Sangalli et al.(2013) propose regression models with differential regularization that make use of expansions in finite element basis. These bases allow to describe and efficiently handle domains with very complicated geometries, such as strong concavities and internal holes, as well as curved domains. Building on these regression models, Lila et al.(2016) propose a FPCA technique for signals observed over bidimensional manifolds and apply it to the study of neuroimaging data measuring neural activity in the cerebral cortex, the highly folded thin sheet of neuronal tissue that constitute the outermost part of the brain and where most neural activity is focused.
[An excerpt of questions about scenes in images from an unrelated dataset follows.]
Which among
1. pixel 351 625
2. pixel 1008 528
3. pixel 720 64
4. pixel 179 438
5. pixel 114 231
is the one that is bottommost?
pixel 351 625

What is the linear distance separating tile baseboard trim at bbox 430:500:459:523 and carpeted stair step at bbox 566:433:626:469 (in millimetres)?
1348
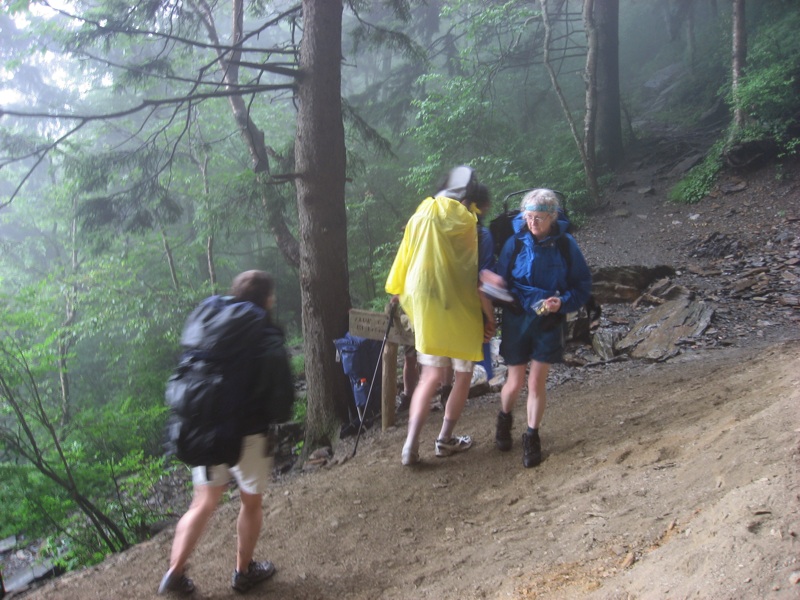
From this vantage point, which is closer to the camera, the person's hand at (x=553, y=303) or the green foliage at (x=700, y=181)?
the person's hand at (x=553, y=303)

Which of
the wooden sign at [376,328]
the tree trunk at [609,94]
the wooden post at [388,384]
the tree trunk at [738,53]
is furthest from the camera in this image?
the tree trunk at [609,94]

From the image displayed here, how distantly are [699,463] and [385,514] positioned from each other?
196cm

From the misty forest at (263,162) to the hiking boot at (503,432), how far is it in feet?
7.71

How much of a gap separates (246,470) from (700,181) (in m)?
11.5

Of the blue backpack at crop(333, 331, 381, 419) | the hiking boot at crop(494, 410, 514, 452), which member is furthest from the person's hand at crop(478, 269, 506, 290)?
the blue backpack at crop(333, 331, 381, 419)

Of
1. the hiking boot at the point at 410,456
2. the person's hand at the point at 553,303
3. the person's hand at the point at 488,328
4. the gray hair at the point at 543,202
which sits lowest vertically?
the hiking boot at the point at 410,456

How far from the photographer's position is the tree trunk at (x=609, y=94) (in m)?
14.3

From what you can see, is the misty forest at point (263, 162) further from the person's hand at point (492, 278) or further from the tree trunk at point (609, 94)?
the person's hand at point (492, 278)

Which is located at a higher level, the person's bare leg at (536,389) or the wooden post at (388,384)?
the person's bare leg at (536,389)

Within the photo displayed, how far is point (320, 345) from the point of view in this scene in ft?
19.9

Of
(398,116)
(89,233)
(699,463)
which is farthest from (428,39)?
(699,463)

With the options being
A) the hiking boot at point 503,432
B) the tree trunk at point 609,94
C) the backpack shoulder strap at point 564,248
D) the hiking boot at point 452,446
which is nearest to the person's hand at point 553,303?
the backpack shoulder strap at point 564,248

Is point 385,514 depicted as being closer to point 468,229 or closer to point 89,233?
point 468,229

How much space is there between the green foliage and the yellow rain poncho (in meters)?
9.36
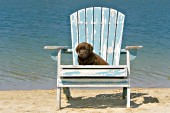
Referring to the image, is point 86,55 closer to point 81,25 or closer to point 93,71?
point 93,71

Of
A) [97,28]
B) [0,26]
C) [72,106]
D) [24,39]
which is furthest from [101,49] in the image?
[0,26]

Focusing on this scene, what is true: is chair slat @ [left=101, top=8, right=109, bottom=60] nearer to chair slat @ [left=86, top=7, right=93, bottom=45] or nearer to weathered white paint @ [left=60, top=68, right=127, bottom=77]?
chair slat @ [left=86, top=7, right=93, bottom=45]

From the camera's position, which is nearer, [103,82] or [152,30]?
[103,82]

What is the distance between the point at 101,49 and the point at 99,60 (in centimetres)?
80

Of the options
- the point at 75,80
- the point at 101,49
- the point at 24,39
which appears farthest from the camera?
the point at 24,39

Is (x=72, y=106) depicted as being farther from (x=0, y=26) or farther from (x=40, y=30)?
(x=0, y=26)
The use of finite elements and other advanced bases will play a crucial role in the analysis of high-dimensional functional data, when tensor product bases and other standard multidimensional bases are inappropriate.
Including prior knowledge via the regularizing terms
In the literature concerning functional regression models, simple differential regulari- zations are commonly used. However, when prior knowledge is available about the problem under study, which can be formalized via a differential model governing the phenomenon behaviour, then this can be profitably included in the regularizing terms. Ramsay and Silverman (2005,Chapter 21), and Azzimonti et al.(2015) explore this idea which can be advantageously used in functional regression models.